Wegen Tschernobyl: Lebensmittel noch immer radioaktiv

Aktualisiert

Wegen TschernobylLebensmittel noch immer radioaktiv

Zum 25. Mal jährt sich die Atomkatastrophe von Tschernobyl in diesem Jahr. Die ukrainische Bevölkerung leidet immer noch an deren Folgen.

von
V. Schmitt-Roschmann
AP

Auch 25 Jahre nach der Atomkatastrophe von Tschernobyl sind Lebensmittel wie Milch, Pilze und Beeren in einigen Regionen der Ukraine teils erheblich radioaktiv belastet. Nach einer neuen Greenpeace-Studie überschritt die Strahlung zum Beispiel in Proben von Trockenpilzen aus einzelnen Regionen 300 Kilometer westlich des Katastrophenmeilers den zulässigen Grenzwert um mehr als das Hundertfache.

«Wir haben immer noch verseuchte Lebensmittel und dies stellt nach wie vor ein Gesundheitsrisiko dar», sagte Greenpeace-Wissenschaftlerin Irina Labunska am Mittwoch in Kiew. Vor allem Kinder litten unter der Belastung.

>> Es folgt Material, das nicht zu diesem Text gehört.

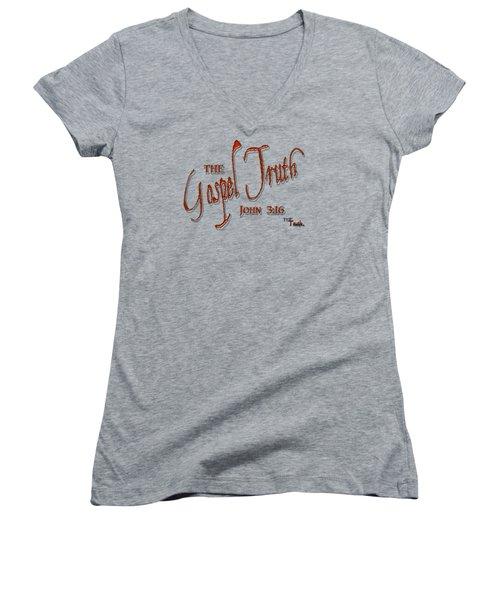 The Gospel Truth T Shirt Women's V-Neck (Athletic Fit)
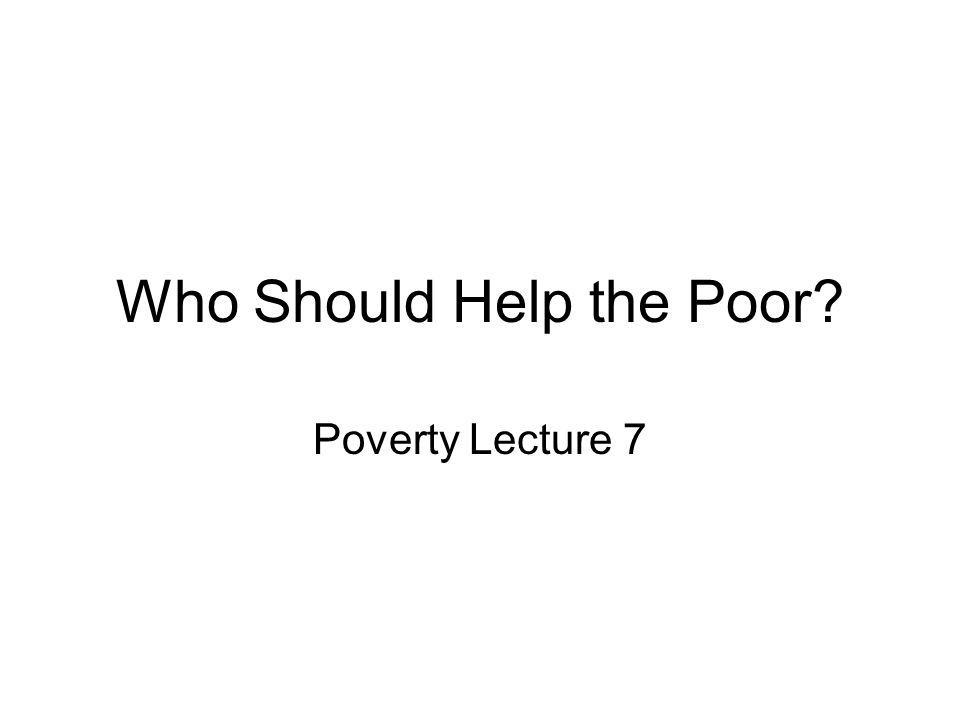 Today's Topic Who Should Help the Poor.Why bother with this topic.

In Tschernobyl nördlich von Kiew war im April 1986 ein Atomreaktor explodiert und hatte grosse Mengen radioaktiven Materials freigesetzt, das sich über grosse Teile Europas verteilte. Während eine 30-Kilometer-Zone rund um den Reaktor auf Dauer gesperrt wurde, war auch in entlegeneren Gebieten der Ukraine teils erhebliche Strahlung nachweisbar. Wie stark die heute dort angebauten Lebensmittel verseucht sind, liegt nach Darstellung von Greenpeace unter anderem an der Bodenbeschaffenheit.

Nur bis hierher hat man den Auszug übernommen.